The Piskies of Cornwall
There are a number of creatures particular to Cornish folklore, although their cousins can be found elsewhere in Britain under a different name and guise. One of these strains is the Piskie also known as a Pixie in other West Country counties.
The Piskie is a general name for a fairy race or tribe in Cornwall. In appearance they look like old men with wrinkled faces, and are small in stature with red hair. They dress in the colours of the earth especially green, using natural materials such as moss, grass and lichen.
Generally the piskies are seen as cheerful creatures with a prankish nature. They are said to be helpful but also mischievous, helping the elderly and infirm whilst sometimes leading the more able bodied traveller astray on the lonely moors. Many stories relate to travellers being led into the wild moorland to become hopelessly lost because of the Piskies.
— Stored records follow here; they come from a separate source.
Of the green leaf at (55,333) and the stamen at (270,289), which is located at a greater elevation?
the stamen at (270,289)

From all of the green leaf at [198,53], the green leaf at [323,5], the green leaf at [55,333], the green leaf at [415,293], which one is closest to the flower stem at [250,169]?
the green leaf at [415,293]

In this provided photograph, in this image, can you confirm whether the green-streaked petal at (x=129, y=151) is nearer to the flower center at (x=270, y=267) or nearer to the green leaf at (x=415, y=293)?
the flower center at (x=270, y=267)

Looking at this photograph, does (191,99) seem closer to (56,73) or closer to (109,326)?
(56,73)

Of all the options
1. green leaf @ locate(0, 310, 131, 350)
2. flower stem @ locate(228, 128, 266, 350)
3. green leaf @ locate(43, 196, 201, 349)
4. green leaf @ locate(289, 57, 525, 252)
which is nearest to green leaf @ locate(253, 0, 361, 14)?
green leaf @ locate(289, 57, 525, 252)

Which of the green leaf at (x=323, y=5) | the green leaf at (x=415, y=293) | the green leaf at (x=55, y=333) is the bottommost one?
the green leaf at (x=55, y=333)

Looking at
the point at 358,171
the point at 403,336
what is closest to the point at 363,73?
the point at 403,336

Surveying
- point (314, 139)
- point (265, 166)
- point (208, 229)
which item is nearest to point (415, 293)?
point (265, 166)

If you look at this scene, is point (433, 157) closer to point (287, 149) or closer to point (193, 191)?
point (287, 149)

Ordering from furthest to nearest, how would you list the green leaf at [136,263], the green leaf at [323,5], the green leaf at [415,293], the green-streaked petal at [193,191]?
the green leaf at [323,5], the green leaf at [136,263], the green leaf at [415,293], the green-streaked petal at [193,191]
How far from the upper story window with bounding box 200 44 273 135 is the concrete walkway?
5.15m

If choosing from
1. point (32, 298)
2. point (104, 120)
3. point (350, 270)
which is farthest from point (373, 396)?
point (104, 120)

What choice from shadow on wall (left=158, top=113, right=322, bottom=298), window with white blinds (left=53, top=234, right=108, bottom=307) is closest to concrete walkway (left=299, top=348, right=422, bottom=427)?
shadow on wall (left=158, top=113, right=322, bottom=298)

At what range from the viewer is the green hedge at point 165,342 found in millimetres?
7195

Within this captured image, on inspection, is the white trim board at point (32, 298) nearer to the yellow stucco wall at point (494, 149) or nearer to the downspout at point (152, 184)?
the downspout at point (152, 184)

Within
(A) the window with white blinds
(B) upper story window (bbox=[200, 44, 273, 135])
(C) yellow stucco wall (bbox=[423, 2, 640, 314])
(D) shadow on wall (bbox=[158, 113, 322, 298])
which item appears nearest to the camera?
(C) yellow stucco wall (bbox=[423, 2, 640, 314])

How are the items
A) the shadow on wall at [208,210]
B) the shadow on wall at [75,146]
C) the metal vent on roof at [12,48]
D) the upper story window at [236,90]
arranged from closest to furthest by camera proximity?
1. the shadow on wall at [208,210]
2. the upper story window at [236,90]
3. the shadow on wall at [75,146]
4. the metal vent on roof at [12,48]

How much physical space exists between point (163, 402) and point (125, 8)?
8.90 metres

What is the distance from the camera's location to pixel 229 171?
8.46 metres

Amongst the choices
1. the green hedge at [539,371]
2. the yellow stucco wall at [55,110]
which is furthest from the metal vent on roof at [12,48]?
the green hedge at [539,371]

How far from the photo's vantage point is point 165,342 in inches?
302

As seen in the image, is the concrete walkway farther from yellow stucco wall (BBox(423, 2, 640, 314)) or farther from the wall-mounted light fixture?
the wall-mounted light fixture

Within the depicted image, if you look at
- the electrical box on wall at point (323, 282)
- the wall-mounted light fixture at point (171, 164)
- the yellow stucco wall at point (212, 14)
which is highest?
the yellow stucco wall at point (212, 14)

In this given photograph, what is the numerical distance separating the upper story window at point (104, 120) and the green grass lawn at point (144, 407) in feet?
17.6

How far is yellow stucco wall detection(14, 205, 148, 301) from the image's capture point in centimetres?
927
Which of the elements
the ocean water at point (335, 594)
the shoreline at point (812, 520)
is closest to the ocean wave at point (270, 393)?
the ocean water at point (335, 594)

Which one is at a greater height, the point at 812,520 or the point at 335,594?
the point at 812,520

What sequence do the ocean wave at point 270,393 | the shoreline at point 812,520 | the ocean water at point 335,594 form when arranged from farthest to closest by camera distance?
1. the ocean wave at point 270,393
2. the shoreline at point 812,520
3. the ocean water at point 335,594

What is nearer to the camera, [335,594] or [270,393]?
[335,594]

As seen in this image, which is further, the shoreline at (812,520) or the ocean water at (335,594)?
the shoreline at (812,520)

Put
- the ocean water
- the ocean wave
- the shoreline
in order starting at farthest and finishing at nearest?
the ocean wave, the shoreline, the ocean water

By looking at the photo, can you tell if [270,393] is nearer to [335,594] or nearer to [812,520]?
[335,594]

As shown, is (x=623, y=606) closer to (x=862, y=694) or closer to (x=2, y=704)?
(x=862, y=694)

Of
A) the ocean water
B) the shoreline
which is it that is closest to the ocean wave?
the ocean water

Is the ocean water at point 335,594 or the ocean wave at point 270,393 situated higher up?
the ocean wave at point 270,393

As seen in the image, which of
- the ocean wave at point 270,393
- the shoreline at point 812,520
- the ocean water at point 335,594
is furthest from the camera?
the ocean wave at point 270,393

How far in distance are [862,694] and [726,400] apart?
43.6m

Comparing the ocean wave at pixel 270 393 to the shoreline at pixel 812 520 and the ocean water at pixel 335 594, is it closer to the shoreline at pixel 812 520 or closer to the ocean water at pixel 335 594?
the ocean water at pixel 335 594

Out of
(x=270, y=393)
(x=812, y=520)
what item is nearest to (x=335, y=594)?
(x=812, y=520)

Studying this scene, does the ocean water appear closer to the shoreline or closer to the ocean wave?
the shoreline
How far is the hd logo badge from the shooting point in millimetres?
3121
In many ways the Piskies are similar to the Brownies being helpful but also mischievous in nature.
Often places of ancient worship such as stone circles and barrows were avoided as piskie haunts.
There are many legends attached to the origin of the piskies (and other fairies). Some people saw them as the souls of pagans who could not transcend to heaven, and they were also seen as the remnants of pagan gods, banished with the coming of Christianity. In tradition they are doomed to shrink in size until they disappear.
Another theory suggested they were the souls of babies who had not been Christened, a story championed by early clergymen, and one which has often been used to explain fairy origins.